Over the years, I have enjoyed getting out to meet my readers, especially those so loyal that they can quote whole sentences from columns I wrote 20 years ago.
So it was on one beautiful Saturday morning a month or so back that I made a return visit to Marlton to speak to the Friends of the Evesham Library, ably led by Barbara Mirsky.
Since 1964, when a group of Evesham residents went door to door to collect books to create a free lending library for the township, the organization has worked hard to create a place residents can be proud of.
Just as an aside: It was a sunny, cool suburban day with the noise of soccer and football games filling the air, yet the library was filled with people checking out arms full of books.
Not just people my age, but young folks, children and teenagers.
Don't put away the printing presses yet!
My audience was made up of people who were pondering when might be the right time to put their houses on the market.
Some had been in those houses for many years, reared children in them, and were beginning to think that there might be a better - read that "smaller" - option down an ever-shortening road.
What concerned them most was today's buyer, who has a reputation for wanting a palace in move-in condition, along with an armful of seller concessions.
One woman, whose target date was at least a couple of years away, asked whether she should bring in a home inspector this far out, so she and her husband could fix things an inspection might uncover early.
Because of disclosure requirements in both states, many real estate agents try to talk clients out of pre-inspections.
I cannot tell you the number of regular conversations I have had with agents over the last three decades that started, "Are you planning to write a column about home inspectors?" and went on with them listing the latest "outrages."

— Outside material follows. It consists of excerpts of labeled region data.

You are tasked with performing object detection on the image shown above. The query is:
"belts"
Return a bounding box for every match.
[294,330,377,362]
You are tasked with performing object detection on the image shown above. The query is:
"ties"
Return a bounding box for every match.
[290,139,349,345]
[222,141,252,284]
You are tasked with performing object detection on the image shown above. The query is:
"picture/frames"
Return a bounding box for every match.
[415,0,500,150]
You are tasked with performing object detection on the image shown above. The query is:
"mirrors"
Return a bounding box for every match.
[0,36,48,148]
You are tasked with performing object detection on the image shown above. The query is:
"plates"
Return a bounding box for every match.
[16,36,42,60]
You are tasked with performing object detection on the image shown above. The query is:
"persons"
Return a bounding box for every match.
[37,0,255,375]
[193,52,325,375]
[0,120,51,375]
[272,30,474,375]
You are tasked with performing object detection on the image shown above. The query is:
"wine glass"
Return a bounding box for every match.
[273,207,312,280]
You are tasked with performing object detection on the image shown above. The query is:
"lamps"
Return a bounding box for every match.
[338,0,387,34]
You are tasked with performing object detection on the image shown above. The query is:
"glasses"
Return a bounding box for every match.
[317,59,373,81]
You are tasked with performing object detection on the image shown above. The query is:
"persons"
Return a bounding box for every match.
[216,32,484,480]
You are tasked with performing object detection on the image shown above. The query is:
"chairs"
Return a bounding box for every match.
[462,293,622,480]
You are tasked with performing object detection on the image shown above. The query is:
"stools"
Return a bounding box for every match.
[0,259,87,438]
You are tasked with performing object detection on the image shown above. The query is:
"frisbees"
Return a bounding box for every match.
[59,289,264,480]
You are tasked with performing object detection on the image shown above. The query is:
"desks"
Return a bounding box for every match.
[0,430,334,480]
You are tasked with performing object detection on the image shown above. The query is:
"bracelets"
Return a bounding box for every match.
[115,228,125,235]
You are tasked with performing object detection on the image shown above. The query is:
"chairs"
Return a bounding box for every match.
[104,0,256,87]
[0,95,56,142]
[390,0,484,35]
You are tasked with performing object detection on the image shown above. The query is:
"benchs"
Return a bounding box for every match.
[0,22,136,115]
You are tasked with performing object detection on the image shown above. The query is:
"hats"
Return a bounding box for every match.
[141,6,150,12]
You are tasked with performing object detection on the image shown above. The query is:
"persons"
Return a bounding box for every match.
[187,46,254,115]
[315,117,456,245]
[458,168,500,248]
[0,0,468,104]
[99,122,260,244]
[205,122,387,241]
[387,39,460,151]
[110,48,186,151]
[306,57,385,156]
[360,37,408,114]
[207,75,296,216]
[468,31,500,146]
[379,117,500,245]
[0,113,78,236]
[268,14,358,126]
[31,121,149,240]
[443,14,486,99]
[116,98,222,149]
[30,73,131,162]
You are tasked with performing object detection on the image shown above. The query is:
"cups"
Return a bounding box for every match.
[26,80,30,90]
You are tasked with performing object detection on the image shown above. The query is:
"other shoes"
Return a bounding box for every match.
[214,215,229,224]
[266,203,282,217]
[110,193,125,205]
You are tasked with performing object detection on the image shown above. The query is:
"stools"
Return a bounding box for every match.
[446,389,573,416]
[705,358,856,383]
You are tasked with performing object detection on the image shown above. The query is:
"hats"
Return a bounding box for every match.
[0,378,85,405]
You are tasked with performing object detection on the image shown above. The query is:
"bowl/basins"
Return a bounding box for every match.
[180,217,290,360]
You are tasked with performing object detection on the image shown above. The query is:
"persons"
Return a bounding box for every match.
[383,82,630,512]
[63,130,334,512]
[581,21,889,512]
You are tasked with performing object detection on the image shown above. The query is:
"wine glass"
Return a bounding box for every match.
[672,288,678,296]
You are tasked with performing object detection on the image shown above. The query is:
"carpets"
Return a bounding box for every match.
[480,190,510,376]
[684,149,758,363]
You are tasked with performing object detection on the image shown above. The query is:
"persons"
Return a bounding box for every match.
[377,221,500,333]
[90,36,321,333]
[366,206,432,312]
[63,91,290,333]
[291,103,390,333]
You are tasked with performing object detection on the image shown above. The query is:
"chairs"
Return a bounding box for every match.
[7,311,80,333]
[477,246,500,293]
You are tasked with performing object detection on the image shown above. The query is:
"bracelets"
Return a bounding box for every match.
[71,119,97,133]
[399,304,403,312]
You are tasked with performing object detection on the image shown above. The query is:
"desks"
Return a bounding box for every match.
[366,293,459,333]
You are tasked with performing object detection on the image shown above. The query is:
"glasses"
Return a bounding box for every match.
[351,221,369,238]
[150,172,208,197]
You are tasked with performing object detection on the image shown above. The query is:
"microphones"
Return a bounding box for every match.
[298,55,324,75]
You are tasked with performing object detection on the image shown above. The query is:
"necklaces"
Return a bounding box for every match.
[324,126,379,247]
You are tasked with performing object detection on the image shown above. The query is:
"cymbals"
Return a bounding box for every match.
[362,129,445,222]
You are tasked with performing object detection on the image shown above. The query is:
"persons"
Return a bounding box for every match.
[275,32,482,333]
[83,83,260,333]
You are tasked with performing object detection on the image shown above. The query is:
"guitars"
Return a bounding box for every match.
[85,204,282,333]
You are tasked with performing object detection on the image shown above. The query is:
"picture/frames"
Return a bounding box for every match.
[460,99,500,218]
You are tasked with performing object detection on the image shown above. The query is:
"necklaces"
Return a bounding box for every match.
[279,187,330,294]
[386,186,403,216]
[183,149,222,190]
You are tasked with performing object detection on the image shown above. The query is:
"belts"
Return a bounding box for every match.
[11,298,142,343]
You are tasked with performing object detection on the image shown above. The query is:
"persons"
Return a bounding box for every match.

Although we tend as a people to pigeonhole - millennials do this, Episcopalians believe that - each real estate transaction is not exactly like the last one or the next one, so we must learn not to generalize.
There are bad real estate agents, doofus home inspectors, lousy builders - and they have not yet come up with a similar category to describe columnists.
If you think it might help, have a pre-inspection done. The caveat - and it's a big one - is that what the buyer's home inspector comes up with may not be the same, and so negotiations will follow.
It could be that comparing evidence might put a bee in the buyer's bonnet, but not necessarily.
The danger of offering advice is that not every problem has the same solution - a lesson I learned early on in writing my "Your Place" column.
For example, a couple of hours after my Evesham Library talk ended, I was finishing painting the second coat on our front porch.
Every once in a while, I would get a whiff of a rotting something from below the porch floor by the front steps.
Assuming the worst, I thought it might be a sewage leak, for which, coincidentally, I recently took out an insurance plan to deal with if necessary.
The sun had moved to the opposite side of the house, so even a flashlight revealed nothing.
The odor got worse.
Finally, just before I left for tennis at 8 a.m. on Sunday, I looked between the top step and the lattice work and saw the cause.
It was a rabbit that had, in the words of John Cleese in the Monty Python dead-parrot sketch, "ceased to be."
The lesson: It doesn't hurt sometimes to hope for the best but expect the worst. Even when the worst is a matter of opinion.